Text passage:

━━━━━━━━━━

Phase 2: Recursive Descent Parser Implementation

Objectives

Implement a recursive descent parser that converts token streams from lexer_enhanced into AST nodes.

Components to Create

1. Parser Core

  • src/ast_parser/ast_parser.c - Main parser entry point
  • include/ast_parser.h - Parser interface and structures

2. Expression Parsing (following precedence rules)

  • src/ast_parse_expression/ast_parse_expression.c - Parse expressions with precedence
  • src/ast_parse_primary/ast_parse_primary.c - Parse primary expressions (literals, identifiers)
  • src/ast_parse_binary_op/ast_parse_binary_op.c - Parse binary operations
  • src/ast_parse_function_call/ast_parse_function_call.c - Parse function calls

3. Statement Parsing

  • src/ast_parse_assignment/ast_parse_assignment.c - Parse variable assignments
  • src/ast_parse_directive/ast_parse_directive.c - Parse XMD directives
  • src/ast_parse_conditional/ast_parse_conditional.c - Parse if/elif/else blocks
  • src/ast_parse_loop/ast_parse_loop.c - Parse for loops

4. Parser State Management

  • src/parser_state_create/parser_state_create.c - Create parser state
  • src/parser_state_free/parser_state_free.c - Free parser state
  • src/parser_advance_token/parser_advance_token.c - Advance to next token
  • src/parser_peek_token/parser_peek_token.c - Peek at current token

File Structure (following rules 1-3)

━━━━━━━━━━

Dataset rows:
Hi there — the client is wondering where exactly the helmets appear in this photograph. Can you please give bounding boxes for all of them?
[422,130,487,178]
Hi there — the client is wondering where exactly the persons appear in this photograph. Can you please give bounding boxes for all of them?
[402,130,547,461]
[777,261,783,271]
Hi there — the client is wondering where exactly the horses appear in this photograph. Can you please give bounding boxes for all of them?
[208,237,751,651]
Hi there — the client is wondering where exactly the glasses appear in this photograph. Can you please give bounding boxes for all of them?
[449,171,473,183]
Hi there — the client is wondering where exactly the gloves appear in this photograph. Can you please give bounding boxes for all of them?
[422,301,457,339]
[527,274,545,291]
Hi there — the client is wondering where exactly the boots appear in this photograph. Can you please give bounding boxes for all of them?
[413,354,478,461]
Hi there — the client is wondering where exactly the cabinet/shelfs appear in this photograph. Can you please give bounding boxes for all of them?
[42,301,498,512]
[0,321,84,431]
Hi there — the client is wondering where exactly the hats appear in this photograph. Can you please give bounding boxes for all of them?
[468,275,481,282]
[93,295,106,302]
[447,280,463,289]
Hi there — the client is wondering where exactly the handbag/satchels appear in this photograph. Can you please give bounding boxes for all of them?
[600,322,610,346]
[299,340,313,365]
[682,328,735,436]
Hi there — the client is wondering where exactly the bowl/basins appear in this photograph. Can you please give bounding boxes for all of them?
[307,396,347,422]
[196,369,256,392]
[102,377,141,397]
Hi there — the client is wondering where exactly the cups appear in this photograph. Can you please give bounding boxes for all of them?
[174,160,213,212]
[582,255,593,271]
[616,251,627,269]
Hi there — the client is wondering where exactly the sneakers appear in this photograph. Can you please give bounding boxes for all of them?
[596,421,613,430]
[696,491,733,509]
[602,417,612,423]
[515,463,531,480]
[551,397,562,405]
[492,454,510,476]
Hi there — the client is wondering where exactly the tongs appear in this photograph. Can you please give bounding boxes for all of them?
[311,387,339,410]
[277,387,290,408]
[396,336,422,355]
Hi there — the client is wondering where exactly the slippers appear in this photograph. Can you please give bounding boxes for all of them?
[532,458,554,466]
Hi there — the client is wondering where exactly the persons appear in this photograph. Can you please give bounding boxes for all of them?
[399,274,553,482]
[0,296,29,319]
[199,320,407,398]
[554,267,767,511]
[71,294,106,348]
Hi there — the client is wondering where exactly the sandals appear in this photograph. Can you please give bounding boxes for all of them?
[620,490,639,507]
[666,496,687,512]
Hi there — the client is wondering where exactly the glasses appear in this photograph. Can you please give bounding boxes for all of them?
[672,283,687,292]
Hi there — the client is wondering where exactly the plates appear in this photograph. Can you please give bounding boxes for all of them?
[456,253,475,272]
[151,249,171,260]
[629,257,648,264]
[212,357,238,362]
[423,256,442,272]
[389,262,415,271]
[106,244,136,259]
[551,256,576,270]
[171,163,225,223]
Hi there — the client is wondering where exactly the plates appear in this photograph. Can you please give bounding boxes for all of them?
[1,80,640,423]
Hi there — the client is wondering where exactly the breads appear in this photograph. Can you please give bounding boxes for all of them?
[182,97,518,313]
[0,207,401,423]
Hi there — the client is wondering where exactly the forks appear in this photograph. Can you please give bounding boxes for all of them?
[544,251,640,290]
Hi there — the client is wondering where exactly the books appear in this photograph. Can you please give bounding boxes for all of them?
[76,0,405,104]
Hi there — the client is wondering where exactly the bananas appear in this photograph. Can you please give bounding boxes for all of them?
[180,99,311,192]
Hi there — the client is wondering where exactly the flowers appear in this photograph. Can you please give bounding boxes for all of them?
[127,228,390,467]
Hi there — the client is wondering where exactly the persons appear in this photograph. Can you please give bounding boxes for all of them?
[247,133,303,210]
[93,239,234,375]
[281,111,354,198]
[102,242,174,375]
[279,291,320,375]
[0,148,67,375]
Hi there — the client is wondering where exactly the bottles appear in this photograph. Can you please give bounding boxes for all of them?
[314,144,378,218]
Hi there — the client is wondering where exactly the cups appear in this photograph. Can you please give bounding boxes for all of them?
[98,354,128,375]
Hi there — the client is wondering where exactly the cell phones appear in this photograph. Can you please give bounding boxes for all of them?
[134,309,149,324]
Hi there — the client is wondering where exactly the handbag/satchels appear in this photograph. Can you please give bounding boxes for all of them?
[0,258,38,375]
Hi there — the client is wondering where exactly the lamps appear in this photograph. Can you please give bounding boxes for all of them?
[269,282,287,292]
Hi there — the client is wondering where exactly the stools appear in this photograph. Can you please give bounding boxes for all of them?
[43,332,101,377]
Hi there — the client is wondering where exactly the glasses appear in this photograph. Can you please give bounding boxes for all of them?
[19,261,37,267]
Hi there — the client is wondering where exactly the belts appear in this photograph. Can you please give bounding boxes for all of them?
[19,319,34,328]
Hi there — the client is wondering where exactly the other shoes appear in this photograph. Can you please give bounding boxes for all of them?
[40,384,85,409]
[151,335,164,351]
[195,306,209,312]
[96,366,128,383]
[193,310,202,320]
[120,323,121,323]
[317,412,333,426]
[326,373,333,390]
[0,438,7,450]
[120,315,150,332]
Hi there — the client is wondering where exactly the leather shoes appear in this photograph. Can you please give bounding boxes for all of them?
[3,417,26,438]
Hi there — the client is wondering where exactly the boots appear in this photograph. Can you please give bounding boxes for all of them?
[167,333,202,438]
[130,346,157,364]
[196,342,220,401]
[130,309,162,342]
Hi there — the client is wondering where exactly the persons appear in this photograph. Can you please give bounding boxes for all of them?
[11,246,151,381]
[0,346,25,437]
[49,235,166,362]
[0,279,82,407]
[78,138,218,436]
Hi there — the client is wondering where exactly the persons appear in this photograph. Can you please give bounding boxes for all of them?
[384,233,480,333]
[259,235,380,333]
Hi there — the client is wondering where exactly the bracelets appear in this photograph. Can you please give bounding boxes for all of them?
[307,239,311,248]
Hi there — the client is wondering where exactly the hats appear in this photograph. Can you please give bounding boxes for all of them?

━━━━━━━━━━

What is asked:
[A] In the listing, rename "photograph" to "image" in everything from the line containing "Hi there — the client is wondering where exactly the bracelets" down to the end of the listing, and reproduce those lines with nothing else altered.
[B] Write what comes next in the parser implementation plan, picking up after its final heading.
The listing above bears no relation to the parser implementation plan.

The results:
[A]
Hi there — the client is wondering where exactly the bracelets appear in this image. Can you please give bounding boxes for all of them?
[307,239,311,248]
Hi there — the client is wondering where exactly the hats appear in this image. Can you please give bounding boxes for all of them?

[B]
src/ast_parser/ast_parser.c
src/ast_parse_expression/ast_parse_expression.c
src/ast_parse_assignment/ast_parse_assignment.c
src/parser_state_create/parser_state_create.c

Tests First (rule 4)

  • test/test_ast_parser.c - Complete parser testing
  • Test expression parsing with proper precedence
  • Test all statement types and error conditions

Grammar to Implement

program       -> statement* EOF
statement     -> assignment | directive | conditional | loop
assignment    -> IDENTIFIER ('=' | '+=') expression
expression    -> comparison
comparison    -> term (('==' | '!=' | '<' | '>' | '<=' | '>=') term)*
term          -> factor (('+' | '-') factor)*
factor        -> unary (('*' | '/') unary)*
unary         -> ('!' | '-') unary | primary
primary       -> IDENTIFIER | STRING | NUMBER | BOOLEAN | '(' expression ')' | function_call
function_call -> IDENTIFIER '(' (expression (',' expression)*)? ')'

Error Handling (rule 13)

  • Meaningful syntax error messages with source locations
  • Recovery strategies for malformed input
  • Proper cleanup of partial AST nodes on errors

Memory Management (rule 14)

  • Parser owns tokens temporarily during parsing
  • AST nodes have clear ownership (parser creates, caller owns)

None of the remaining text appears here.